Korean Patent No. 0647767 discloses a method for producing a novel green persistent gene and a green persistence mutant plant, and Korean Patent No. 1028113 discloses a method for producing a CaHB1 gene of pepper, which is involved in growth promotion, salt tolerance and aging control, And its use '. However, as described in the present invention, there has been no description of a method for producing a functional green persistent mutant plant having an increased abiotic stress tolerance using the NAC016 gene, and plants therefrom.

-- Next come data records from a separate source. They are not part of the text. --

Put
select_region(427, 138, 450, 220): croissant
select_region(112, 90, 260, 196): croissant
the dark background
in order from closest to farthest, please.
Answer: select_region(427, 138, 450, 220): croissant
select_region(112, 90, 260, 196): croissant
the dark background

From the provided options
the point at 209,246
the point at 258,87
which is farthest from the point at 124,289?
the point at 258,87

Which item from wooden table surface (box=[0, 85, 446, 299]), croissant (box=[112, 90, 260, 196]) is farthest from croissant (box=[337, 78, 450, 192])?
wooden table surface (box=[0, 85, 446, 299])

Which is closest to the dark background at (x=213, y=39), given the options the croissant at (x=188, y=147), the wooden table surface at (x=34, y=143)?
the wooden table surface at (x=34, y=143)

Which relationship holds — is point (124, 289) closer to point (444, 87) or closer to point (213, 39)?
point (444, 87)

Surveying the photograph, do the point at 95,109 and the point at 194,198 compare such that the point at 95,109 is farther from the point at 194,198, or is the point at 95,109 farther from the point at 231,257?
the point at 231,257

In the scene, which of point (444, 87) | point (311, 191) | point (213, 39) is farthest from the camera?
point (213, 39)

DISCLOSURE OF THE INVENTION The present invention has been made in view of the above-mentioned needs, and it is an object of the present invention to provide a functional stay-green in which the aging of the leaves is delayed in Arabidopsis plants inhibiting the expression of a gene encoding NAC016 protein derived from Arabidopsis, The present inventors have completed the present invention by confirming that the resistance to salt and oxidative stress is enhanced as compared with the wild type.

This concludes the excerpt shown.